== Texto fornecido
O Ministério Público do Piauí (MPPI), o Tribunal de Contas do Estado (TCE-PI) e o Ministério Público de Contas do Estado (MPC-PI) divulgaram nesta quarta-feira (15) uma nota técnica que estabelece diretrizes para a contratação de artistas em festejos e eventos realizados total ou parcialmente com recursos públicos. O valor máximo para essas contratações foi fixado em R$ 350 mil, quantia já aprovada pela Associação Piauiense de Municípios (APPM) em abril deste ano.
Alta materialidade e critérios de fiscalização
De acordo com o MPPI, o conceito de alta materialidade se aplica às contratações de apresentações artísticas cujo valor atinja ou ultrapasse esse montante, ou quando a despesa com a atração representar mais de 40% do custo total do evento. Essa definição servirá como referência para caracterizar contratações que exigirão fiscalização mais rigorosa.
Nos casos de recursos provenientes de emendas parlamentares, as regras estabelecidas exigem rastreabilidade, conta bancária específica, plano de trabalho e prestação de contas individualizada. A contratação relacionada à infraestrutura dos eventos, como palco, sonorização, iluminação, geradores, banheiros químicos e segurança privada, deve ser realizada por meio de licitação.
====
== Dados fornecidos
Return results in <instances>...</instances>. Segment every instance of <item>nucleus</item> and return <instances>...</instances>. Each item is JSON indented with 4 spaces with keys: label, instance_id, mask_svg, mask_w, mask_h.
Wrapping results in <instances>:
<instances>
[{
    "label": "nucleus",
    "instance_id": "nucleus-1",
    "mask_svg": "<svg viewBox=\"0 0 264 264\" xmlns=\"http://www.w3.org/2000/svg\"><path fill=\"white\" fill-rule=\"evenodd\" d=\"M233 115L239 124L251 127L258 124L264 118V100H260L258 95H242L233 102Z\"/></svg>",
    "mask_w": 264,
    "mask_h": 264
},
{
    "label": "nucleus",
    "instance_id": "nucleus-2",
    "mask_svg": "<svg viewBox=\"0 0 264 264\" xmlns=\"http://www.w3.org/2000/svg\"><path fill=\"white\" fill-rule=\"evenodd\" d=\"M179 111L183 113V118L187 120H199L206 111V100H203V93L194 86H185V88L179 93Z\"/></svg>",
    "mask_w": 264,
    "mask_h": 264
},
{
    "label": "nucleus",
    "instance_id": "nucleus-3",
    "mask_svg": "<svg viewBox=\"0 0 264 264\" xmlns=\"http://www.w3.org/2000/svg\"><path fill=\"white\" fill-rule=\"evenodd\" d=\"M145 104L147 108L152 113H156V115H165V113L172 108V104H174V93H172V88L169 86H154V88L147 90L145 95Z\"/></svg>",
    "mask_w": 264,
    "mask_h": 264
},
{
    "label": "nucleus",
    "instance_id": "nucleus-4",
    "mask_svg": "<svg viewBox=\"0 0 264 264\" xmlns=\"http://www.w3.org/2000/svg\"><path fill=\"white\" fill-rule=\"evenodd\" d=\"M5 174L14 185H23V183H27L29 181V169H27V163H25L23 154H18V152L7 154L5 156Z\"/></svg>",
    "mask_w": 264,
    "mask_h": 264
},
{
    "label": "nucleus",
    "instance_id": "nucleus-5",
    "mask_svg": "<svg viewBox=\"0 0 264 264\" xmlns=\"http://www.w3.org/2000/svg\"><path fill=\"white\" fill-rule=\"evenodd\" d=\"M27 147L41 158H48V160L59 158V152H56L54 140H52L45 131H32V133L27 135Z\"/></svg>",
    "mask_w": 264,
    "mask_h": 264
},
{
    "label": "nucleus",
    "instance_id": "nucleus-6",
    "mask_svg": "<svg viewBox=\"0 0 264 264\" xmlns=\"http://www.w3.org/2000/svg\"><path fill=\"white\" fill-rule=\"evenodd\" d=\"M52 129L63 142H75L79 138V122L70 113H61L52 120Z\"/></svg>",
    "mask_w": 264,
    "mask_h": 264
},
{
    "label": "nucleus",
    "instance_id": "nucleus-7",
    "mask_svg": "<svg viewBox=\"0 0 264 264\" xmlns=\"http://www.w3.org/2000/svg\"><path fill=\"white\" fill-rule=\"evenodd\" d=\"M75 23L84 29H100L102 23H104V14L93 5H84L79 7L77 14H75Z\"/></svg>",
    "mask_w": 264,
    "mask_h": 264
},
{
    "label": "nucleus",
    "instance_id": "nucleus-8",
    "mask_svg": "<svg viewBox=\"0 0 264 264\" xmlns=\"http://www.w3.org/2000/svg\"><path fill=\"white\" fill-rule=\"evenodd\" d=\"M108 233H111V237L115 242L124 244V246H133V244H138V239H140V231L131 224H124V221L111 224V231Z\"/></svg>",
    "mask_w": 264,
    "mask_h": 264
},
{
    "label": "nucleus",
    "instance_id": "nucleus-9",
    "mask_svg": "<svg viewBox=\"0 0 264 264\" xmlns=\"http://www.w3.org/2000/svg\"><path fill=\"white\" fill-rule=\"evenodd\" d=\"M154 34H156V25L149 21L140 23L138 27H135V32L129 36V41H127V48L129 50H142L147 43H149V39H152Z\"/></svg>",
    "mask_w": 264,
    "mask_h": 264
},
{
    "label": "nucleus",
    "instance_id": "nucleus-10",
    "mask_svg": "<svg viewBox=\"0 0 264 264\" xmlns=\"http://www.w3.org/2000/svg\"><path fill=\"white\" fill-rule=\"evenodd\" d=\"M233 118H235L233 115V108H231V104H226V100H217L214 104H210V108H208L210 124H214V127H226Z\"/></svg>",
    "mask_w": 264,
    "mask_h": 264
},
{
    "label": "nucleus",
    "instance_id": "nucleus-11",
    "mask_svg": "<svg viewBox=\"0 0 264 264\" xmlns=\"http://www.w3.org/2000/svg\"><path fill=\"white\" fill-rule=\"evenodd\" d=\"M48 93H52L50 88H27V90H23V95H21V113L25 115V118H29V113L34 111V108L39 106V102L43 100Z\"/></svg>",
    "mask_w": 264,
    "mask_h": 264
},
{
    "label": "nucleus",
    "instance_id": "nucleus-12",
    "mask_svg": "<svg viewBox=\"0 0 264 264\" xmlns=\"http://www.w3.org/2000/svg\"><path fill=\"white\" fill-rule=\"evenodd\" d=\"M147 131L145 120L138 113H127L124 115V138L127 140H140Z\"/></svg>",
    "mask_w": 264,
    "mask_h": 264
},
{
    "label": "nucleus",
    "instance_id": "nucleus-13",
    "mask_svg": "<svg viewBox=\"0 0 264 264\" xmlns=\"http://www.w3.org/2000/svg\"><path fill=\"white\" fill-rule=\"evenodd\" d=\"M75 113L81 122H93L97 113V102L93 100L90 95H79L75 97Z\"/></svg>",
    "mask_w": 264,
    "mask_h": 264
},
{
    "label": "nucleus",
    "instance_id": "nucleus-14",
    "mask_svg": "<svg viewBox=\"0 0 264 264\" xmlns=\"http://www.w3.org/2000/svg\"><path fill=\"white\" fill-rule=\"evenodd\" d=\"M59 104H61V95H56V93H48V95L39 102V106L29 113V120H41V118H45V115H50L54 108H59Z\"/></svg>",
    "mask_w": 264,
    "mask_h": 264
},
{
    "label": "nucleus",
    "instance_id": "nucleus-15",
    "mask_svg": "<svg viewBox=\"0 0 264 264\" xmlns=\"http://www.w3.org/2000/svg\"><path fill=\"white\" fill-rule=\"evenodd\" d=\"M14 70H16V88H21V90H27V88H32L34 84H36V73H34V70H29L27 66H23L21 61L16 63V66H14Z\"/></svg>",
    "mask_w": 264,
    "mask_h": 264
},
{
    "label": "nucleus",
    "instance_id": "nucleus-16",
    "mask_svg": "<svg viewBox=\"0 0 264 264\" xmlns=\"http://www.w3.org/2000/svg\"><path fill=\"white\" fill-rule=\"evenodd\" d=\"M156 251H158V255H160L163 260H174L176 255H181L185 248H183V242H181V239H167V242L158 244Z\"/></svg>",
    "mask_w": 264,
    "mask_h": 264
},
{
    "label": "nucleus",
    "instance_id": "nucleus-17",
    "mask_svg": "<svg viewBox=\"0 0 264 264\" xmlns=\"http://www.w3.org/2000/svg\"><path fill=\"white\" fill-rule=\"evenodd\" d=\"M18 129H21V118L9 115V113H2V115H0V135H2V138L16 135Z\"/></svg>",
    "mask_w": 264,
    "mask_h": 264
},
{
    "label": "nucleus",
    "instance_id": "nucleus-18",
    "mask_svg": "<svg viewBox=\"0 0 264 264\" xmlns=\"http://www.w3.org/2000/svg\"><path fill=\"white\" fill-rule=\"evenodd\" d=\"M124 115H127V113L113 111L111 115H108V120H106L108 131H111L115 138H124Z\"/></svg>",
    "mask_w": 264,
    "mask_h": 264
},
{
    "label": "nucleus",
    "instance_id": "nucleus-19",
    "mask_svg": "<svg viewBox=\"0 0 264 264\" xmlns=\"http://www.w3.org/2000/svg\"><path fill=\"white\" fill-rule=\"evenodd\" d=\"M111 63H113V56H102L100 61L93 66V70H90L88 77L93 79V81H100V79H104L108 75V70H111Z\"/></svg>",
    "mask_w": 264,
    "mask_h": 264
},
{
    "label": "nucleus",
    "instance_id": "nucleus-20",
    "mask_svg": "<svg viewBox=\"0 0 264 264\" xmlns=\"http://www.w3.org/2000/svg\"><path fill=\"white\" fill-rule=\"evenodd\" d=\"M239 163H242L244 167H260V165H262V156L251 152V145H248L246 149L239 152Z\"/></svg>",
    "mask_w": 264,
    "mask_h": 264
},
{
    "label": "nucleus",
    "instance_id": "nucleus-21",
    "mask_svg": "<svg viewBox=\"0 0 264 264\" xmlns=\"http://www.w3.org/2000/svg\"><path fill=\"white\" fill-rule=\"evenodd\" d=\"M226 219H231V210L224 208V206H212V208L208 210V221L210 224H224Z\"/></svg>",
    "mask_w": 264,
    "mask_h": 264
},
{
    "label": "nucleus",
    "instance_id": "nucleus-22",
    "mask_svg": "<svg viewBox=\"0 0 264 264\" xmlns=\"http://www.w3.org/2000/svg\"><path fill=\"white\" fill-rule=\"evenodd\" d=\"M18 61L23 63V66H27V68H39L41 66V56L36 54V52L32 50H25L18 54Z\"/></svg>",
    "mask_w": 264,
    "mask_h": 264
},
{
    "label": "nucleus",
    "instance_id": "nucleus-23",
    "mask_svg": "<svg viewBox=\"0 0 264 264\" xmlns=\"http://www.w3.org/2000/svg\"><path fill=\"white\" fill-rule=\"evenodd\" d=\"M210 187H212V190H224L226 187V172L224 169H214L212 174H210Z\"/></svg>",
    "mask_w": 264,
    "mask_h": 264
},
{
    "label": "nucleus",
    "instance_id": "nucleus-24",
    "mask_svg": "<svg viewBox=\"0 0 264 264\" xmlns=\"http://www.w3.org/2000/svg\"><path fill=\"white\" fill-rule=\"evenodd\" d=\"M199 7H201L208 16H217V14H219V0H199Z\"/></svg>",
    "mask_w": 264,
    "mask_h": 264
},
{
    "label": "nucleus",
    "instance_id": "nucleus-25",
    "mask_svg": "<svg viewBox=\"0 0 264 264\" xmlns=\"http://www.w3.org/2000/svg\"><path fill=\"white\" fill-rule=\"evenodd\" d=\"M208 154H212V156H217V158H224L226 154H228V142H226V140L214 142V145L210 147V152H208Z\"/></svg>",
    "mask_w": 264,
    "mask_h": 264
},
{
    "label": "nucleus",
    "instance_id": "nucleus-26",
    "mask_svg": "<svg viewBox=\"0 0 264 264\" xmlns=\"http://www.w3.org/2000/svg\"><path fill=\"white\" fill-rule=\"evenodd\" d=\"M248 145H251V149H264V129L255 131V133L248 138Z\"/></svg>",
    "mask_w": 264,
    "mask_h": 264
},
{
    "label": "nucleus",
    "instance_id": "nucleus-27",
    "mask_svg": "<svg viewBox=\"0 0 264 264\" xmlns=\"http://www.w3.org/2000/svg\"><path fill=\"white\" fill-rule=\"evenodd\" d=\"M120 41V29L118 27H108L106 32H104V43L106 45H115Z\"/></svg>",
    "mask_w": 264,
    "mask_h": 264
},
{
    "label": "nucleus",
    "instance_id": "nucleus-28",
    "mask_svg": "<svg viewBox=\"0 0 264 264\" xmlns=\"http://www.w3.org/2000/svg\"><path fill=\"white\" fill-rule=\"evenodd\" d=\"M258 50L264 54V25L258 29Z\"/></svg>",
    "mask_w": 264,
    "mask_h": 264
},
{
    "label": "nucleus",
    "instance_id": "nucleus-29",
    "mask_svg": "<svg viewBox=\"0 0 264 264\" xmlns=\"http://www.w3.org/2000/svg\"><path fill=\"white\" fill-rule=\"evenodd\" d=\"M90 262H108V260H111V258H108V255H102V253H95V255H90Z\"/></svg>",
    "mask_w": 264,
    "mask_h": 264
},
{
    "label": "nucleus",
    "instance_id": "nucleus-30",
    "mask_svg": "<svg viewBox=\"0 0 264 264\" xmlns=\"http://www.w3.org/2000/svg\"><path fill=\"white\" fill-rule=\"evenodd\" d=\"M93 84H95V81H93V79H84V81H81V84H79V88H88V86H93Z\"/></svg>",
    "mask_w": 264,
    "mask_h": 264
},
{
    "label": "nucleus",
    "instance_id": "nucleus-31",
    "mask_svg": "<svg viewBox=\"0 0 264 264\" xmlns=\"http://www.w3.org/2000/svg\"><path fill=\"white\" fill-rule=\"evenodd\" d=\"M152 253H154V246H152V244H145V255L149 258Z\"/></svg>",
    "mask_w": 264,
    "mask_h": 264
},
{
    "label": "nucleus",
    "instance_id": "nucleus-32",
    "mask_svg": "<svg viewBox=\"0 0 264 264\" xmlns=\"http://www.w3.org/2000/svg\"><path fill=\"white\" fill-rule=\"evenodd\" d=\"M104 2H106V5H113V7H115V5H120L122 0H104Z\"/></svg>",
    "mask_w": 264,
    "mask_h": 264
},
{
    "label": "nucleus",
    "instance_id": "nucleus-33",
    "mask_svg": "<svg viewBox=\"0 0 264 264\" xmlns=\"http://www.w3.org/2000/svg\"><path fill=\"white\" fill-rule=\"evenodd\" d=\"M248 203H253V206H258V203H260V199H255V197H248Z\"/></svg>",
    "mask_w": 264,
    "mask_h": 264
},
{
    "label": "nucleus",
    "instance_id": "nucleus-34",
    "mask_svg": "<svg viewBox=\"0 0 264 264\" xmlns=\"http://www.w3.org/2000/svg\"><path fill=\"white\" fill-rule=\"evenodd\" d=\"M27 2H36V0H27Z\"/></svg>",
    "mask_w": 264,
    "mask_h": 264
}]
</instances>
====
- Tarefas:
1/ Transcreva literalmente o trecho do texto sobre a contratação de artistas desde "Alta materialidade e" até "meio de licitação.", inclusive.
2/ Resuma o texto sobre a contratação de artistas em três frases.
3/ Continue o texto sobre a contratação de artistas a partir do ponto em que ele termina.
Os itens são um material independente do texto sobre a contratação de artistas.

- Respostas:
1/
Alta materialidade e critérios de fiscalização
De acordo com o MPPI, o conceito de alta materialidade se aplica às contratações de apresentações artísticas cujo valor atinja ou ultrapasse esse montante, ou quando a despesa com a atração representar mais de 40% do custo total do evento. Essa definição servirá como referência para caracterizar contratações que exigirão fiscalização mais rigorosa.
Nos casos de recursos provenientes de emendas parlamentares, as regras estabelecidas exigem rastreabilidade, conta bancária específica, plano de trabalho e prestação de contas individualizada. A contratação relacionada à infraestrutura dos eventos, como palco, sonorização, iluminação, geradores, banheiros químicos e segurança privada, deve ser realizada por meio de licitação.

2/ O MPPI, o TCE-PI e o MPC-PI divulgaram uma nota técnica com diretrizes para a contratação de artistas em festejos e eventos realizados total ou parcialmente com recursos públicos, fixando o valor máximo em R$ 350 mil. Caracterizam alta materialidade, sujeita a fiscalização mais rigorosa, as contratações que atinjam ou ultrapassem esse montante ou cuja atração represente mais de 40% do custo total do evento. Recursos de emendas parlamentares exigem rastreabilidade, conta bancária específica, plano de trabalho e prestação de contas individualizada, e a infraestrutura dos eventos deve ser contratada por meio de licitação.

3/
Despesas consideradas ilegítimas
A nota técnica estabelece ainda que despesas com festejos podem ser consideradas ilegítimas quando comprometerem a prestação de serviços públicos essenciais; ocorrerem em situações de inadimplência previdenciária ou salarial; houver descumprimento de índices constitucionais de saúde e educação; houver ausência de transparência; ou ocorrerem em contextos de calamidade pública.
A medida visa garantir o uso responsável dos recursos públicos e evitar excessos em eventos municipais. A APPM, que representa os prefeitos do estado, já havia sinalizado apoio ao teto, que agora é oficializado pelos órgãos de controle.